I think you’re both right. As a coach he was for the most part bad. But as a “figure head,” for lack of a better phrase, he did seem to give some credibility to the program and helped increase fundraising. Of course, it would have been nice if he could have done all the things you mention too. But how many complete package coaches were beating down the door then? With all of his shortcomings (and there were plenty), he did get the program to the point that the BB hiring was possible.
 
#249      
I respectfully disagree. I'm one of the people who was originally thrilled when Lovie was hired but he turned out to be a fraud and a disaster. Bad coaching, boring personality, lack of effort, outrageous nepotism and cronyism in his hiring decisions, stubborn and predictable, and a lack of understanding of how to plan and execute a cohesive recruiting plan suitable for the current landscape in college football. I'll concede your point that he was not likely to cause a scandal, but that's a pretty low floor for a head coach.

I respectfully disagree with your respectful disagreement.

I think Smith largely did what he was hired to do: turn a roaring dumpster fire of a program into merely a bad football team.

I think that if there had been no COVID, Illinois had played its weak 2020 non conference schedule, and hadn’t been down half its offense for the Purdue game, Smith might have eked into a 2nd consecutive bowl game and gotten an extension instead of fired.

I think it’s to Whitman’s credit that he jumped on the opportunity to improve the program, move on from Smith, and bring in Bielema.

Still, I don’t think we’re looking at a candidate of Bielema’s quality if Whitman had let Cubit flounder for another season and then made his first coaching hire.
 
#250      
Re: Ryan Walters, I think the best scenario for him would be a top tier G5 school that’s made serious investments in their football programs recently and are in recruiting hot beds. Three that come to mind are Coastal Carolina, TX-San Antonio and Alabama-Birmingham.
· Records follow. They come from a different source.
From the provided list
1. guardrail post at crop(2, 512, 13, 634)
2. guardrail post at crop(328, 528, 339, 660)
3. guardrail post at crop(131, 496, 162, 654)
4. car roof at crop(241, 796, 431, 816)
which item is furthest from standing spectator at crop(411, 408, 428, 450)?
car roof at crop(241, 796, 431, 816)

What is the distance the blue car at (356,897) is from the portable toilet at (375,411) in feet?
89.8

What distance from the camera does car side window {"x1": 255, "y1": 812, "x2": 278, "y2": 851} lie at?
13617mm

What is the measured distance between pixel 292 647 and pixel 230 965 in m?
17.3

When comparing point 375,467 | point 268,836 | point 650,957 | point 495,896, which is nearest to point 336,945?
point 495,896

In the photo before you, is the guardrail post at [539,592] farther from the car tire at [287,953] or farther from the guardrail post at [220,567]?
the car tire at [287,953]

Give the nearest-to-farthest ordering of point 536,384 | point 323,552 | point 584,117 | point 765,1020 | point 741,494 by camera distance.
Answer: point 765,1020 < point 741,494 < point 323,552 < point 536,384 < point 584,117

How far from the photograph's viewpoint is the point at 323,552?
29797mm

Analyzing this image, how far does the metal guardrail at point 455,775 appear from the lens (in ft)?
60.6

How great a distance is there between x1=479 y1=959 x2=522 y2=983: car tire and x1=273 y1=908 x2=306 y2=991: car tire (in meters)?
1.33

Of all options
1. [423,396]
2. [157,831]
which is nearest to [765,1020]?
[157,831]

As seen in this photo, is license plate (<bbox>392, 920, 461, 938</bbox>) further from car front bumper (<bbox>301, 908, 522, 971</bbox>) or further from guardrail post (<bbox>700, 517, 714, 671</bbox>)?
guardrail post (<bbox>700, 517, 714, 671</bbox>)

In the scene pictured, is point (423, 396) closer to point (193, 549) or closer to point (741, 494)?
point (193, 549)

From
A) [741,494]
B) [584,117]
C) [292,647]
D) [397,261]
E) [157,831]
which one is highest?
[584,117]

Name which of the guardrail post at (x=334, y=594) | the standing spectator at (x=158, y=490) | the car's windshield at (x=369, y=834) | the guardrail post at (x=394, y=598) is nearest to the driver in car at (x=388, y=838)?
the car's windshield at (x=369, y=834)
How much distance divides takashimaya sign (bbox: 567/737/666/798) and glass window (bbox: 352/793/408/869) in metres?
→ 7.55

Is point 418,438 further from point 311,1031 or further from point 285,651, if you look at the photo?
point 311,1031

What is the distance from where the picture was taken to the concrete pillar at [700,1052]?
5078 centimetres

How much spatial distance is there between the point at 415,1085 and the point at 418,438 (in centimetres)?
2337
UTSA and UAB are about to jump up conferences. CC’s and UTSA’s head coaches are going to be among the top of the lists for the next P5 coaching openings. And UAB currently has an interim coach because their long-time guy retired unexpectedly over the summer due to health issues.
If Curt Cignetti is ready to move up from James Madison after successfully managing the transition to I-A, that might be a good spot.